GIVEN TEXT:

▶

Nerve Cells’ Dysfunction May Contribute to Neurodegeneration in Several Types of Batten’s, Mouse Study Reveals
Two types of nerve cells — microglia and astrocytes — are dysfunctional and may contribute to neurodegeneration associated with different types of neuronal ceroid lipofuscinoses (NCLs, aka Batten disease), according to a new mouse study.
However, the reasons behind these cells’ dysfunction are distinct in infantile NCL (CLN1 disease) and in the juvenile form of the disease (CLN3 disease), indicating these cells probably play different roles in different types of NCLs.
NCLs comprise a group of several genetic lysosomal storage disorders and account for the most common cause of childhood dementia. There are three main types of childhood NCLs associated with genetic mutations in three different genes: infantile NCL, caused by mutations in the CLN1/PPT1 gene; late infantile NCL, caused by mutations in the CLN2/TPP1 gene; and juvenile NCL, caused by mutations in the CLN3 gene.
Regardless of their genetic cause, all types of NCLs share similar symptoms, including epileptic seizures, loss of vision, mental and motor abilities, and all lead to premature death.
Prior studies performed in a mouse model of CLN1 disease — genetically engineered animals that lack the PPT1 gene — revealed an abnormal local activation of a special subset of nerve cells, called glial cells, just before neuron destruction, suggesting that both processes could be linked. Glial cells, including astrocytes and microglia, are non-neuronal cells located in the central nervous system responsible for supporting and protecting neurons.
More recently, a study performed by the same team of researchers in an animal model of juvenile NCL (animals lacking the CLN3 gene) revealed that dysfunctional astrocytes and microglia were able to harm and even kill neurons lacking CLN3 when cultured in a lab dish together. This indicates glial cells have a direct role in NCL progression.
Now, these researchers explored if dysfunctional astrocytes and microglia also could contribute to neuronal death in CLN1 disease.
The team isolated atrocytes, microglia and neurons from mice lacking PPT1 and compared their properties to cells derived from normal wild type animals. Then, to study how these cells interact with each other, they grew them together in the same lab dish, using three different combinations: astrocytes with microglia; astrocytes or microglia with neurons; and all three cell types together.

◀

THE DATA:
▶

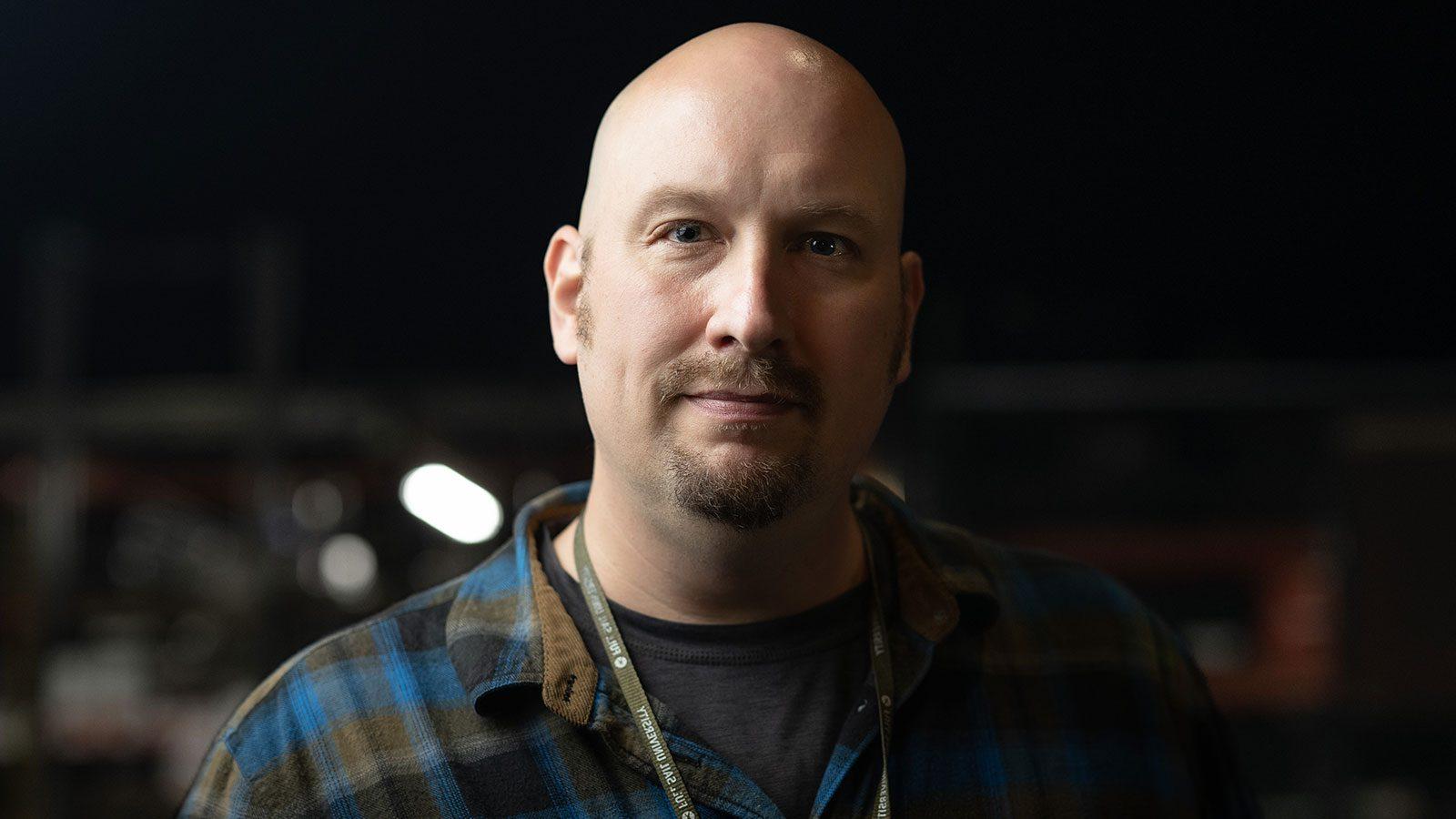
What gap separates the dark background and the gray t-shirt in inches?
35.5

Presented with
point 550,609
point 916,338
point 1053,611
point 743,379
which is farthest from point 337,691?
point 916,338

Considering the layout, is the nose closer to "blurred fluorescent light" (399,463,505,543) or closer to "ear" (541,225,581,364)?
"ear" (541,225,581,364)

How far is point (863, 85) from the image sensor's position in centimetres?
154

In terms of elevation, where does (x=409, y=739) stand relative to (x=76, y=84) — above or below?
below

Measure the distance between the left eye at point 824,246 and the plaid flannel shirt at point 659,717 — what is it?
41 cm

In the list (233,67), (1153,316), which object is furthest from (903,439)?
(233,67)

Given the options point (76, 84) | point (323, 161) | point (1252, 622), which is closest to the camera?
point (76, 84)

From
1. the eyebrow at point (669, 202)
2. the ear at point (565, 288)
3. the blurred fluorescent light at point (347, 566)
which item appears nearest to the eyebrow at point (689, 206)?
the eyebrow at point (669, 202)

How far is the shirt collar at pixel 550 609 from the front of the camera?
56.5 inches

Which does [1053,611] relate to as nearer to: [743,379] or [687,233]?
[743,379]

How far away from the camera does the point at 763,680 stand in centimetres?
148

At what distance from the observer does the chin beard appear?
1400 mm

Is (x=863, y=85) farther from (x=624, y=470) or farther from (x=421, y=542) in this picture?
(x=421, y=542)

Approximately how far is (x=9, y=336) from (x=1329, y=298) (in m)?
4.83
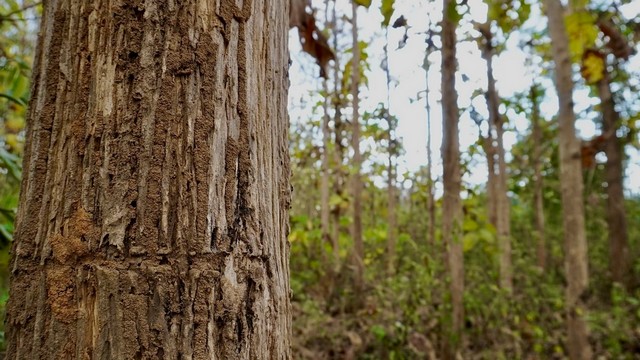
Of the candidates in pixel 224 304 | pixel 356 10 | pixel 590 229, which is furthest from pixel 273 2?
pixel 590 229

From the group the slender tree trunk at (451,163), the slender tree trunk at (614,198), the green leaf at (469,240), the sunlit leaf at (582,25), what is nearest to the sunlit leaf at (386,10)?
the sunlit leaf at (582,25)

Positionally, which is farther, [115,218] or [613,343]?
[613,343]

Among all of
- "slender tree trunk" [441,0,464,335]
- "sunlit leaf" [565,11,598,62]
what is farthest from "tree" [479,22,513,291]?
"sunlit leaf" [565,11,598,62]

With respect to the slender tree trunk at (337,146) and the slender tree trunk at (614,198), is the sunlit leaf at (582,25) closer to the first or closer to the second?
the slender tree trunk at (337,146)

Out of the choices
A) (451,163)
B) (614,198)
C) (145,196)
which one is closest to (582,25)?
(451,163)

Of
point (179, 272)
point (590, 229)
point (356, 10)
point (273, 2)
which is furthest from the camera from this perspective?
point (590, 229)

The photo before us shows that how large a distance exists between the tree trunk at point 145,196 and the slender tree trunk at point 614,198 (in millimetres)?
8625

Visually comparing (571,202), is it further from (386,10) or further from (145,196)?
(145,196)

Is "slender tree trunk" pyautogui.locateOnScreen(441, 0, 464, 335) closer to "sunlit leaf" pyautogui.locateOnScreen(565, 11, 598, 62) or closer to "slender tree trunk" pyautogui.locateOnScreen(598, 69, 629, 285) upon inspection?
"sunlit leaf" pyautogui.locateOnScreen(565, 11, 598, 62)

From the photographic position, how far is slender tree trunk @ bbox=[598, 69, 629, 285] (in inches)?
323

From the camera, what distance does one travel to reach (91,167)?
855 millimetres

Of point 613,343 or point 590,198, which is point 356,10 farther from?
point 590,198

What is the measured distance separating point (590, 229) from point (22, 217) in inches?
425

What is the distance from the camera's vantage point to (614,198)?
8688 millimetres
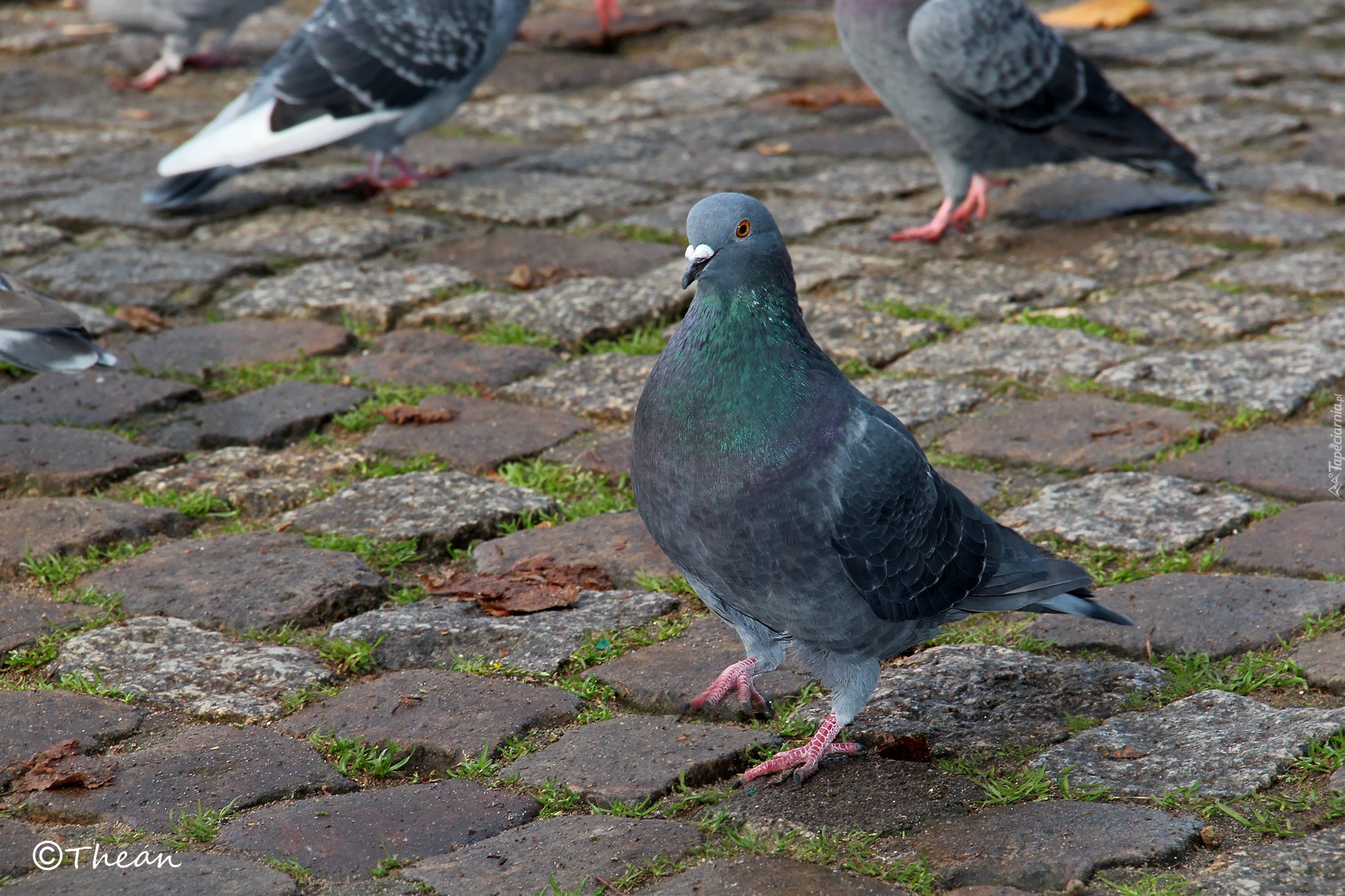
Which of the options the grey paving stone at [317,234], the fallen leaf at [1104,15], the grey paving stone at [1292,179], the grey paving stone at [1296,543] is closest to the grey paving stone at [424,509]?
the grey paving stone at [1296,543]

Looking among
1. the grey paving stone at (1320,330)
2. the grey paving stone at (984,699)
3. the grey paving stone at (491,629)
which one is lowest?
the grey paving stone at (984,699)


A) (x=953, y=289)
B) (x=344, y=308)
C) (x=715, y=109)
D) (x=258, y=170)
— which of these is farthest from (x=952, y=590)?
(x=715, y=109)

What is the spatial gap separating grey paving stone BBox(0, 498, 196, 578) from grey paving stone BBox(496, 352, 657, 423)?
1.04 metres

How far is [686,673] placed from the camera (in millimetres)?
2480

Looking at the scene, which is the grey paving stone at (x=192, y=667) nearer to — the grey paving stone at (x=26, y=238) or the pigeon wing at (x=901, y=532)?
the pigeon wing at (x=901, y=532)

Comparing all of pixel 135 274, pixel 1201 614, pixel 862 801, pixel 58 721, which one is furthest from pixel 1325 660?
pixel 135 274

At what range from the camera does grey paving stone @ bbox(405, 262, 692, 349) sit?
13.5 ft

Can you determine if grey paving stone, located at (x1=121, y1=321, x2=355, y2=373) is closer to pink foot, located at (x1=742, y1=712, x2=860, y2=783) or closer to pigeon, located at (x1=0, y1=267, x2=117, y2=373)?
pigeon, located at (x1=0, y1=267, x2=117, y2=373)

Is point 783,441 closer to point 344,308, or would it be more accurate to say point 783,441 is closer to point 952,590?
point 952,590

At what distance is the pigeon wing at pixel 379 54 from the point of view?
18.0 feet

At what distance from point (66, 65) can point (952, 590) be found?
23.6 ft

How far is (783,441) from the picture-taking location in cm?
213

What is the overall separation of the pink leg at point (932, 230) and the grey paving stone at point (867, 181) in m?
0.48

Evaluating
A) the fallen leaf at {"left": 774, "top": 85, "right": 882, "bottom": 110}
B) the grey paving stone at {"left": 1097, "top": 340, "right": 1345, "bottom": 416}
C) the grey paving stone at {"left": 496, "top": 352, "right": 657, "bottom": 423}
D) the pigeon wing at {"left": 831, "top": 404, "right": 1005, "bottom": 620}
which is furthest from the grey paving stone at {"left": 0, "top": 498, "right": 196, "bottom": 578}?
the fallen leaf at {"left": 774, "top": 85, "right": 882, "bottom": 110}
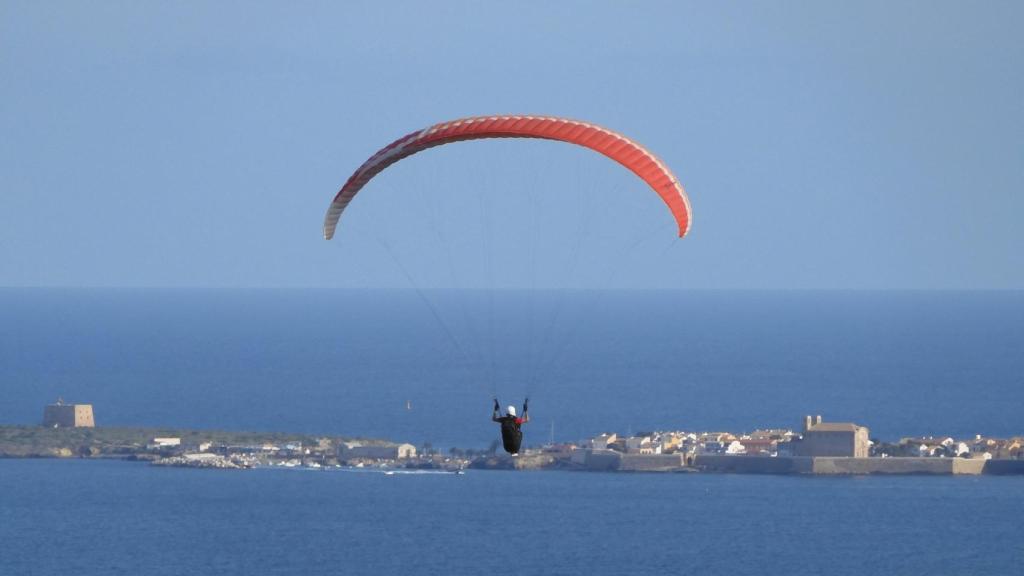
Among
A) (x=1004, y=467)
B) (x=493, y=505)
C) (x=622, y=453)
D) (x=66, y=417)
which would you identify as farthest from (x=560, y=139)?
(x=66, y=417)

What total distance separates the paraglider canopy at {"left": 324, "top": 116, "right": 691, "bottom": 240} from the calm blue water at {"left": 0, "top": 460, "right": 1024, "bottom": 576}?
35.8m

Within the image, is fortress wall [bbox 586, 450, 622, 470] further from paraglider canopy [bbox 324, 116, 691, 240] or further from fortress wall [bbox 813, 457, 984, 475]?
paraglider canopy [bbox 324, 116, 691, 240]

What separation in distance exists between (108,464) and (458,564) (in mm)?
25127

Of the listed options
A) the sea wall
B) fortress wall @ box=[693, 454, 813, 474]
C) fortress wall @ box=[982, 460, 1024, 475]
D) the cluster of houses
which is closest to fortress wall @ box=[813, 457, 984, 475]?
the sea wall

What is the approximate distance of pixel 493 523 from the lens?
75750mm

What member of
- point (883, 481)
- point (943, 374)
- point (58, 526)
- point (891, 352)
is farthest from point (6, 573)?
point (891, 352)

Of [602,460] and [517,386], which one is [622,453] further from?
[517,386]

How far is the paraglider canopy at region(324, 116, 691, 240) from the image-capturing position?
31.7 m

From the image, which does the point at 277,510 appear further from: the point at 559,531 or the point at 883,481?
the point at 883,481

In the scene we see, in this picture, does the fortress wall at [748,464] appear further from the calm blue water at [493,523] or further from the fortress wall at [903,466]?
the fortress wall at [903,466]

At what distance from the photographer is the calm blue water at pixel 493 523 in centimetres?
7006

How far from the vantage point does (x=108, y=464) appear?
9031cm

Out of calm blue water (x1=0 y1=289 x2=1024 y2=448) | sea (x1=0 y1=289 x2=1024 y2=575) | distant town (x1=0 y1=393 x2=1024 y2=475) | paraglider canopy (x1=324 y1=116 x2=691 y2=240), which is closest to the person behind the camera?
paraglider canopy (x1=324 y1=116 x2=691 y2=240)

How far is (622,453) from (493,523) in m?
14.4
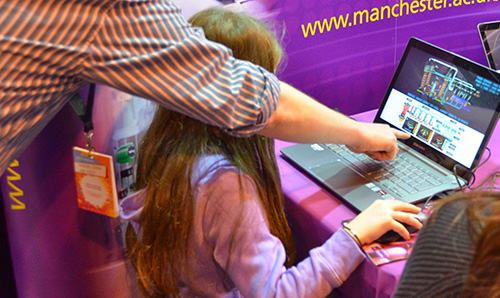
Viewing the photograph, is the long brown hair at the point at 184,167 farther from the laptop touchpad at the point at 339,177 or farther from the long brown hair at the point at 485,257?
the long brown hair at the point at 485,257

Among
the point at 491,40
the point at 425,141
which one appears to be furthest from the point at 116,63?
the point at 491,40

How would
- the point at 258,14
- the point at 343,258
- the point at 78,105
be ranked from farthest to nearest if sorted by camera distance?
the point at 258,14 → the point at 78,105 → the point at 343,258

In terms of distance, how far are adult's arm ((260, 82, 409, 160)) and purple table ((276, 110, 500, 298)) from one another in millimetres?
157

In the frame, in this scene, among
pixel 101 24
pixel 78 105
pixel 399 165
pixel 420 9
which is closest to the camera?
pixel 101 24

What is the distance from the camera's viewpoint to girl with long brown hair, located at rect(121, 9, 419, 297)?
103cm

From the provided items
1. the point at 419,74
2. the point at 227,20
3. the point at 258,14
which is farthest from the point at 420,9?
the point at 227,20

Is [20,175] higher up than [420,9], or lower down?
lower down

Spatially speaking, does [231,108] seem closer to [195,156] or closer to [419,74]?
[195,156]

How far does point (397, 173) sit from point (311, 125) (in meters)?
0.39

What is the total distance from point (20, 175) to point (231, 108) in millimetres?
772

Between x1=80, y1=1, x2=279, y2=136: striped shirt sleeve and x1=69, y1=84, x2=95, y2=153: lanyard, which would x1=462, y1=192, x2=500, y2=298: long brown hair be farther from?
x1=69, y1=84, x2=95, y2=153: lanyard

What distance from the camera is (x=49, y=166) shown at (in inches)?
55.9

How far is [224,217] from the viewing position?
3.37 ft

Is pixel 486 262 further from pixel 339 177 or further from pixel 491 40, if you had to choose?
pixel 491 40
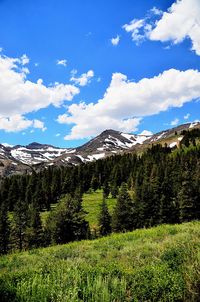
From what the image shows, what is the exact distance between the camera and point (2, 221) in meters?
83.4

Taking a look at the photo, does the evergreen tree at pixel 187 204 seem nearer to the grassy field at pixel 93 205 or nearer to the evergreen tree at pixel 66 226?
the grassy field at pixel 93 205

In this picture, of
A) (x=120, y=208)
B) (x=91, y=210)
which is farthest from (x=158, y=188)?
(x=91, y=210)

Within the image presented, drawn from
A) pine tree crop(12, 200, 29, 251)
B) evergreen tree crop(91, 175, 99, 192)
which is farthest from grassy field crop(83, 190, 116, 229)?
pine tree crop(12, 200, 29, 251)

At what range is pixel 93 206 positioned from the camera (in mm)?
115312

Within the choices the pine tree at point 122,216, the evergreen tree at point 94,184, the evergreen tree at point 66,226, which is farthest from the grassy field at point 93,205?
the evergreen tree at point 66,226

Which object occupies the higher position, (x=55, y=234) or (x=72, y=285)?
(x=72, y=285)

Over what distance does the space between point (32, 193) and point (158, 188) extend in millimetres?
73341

◀

WHAT YOU ARE ASKED TO DO: Write the next part of the Batten disease article, picking up after its final sentence about growing the cells together in three combinations. The records have no connection to the article on glial cells in Batten disease.

RESPONSE BOX:
When cultured together with astrocytes and microglia from mice lacking PPT1, the morphological features of both wild type (healthy) and PPT1-deficient neurons worsened dramatically. This negative effect, in particular neuronal death, was even more drastic when neurons without PPT1 were cultured together with microglia lacking PPT1.
Remarkably, when cultured together with healthy astrocytes and microglia, the morphological defects of neurons lacking PPT1 improved to some extent.
Altogether, these findings suggest that astrocytes and microglia lacking PPT1 are dysfunctional and may contribute directly to neuronal death associated with CLN1 disease.
“These data suggest that glial cells are more affected by PPT1 deficiency than previously anticipated, and this may directly influence neuron survival in CLN1 disease and it will be important to explore this also occurs in vivo,” the authors wrote.
“However, these defects in PPT1 deficient glia are quite distinct from those we recently reported in similar experiments in CLN3 disease, (…) in which a negative influence of functionally compromised glia upon neuronal survival is evident. Taken together, these data provide further evidence that although these disorders broadly share similar features, they may differ markedly in how individual cell types are impacted by disease,” the authors concluded.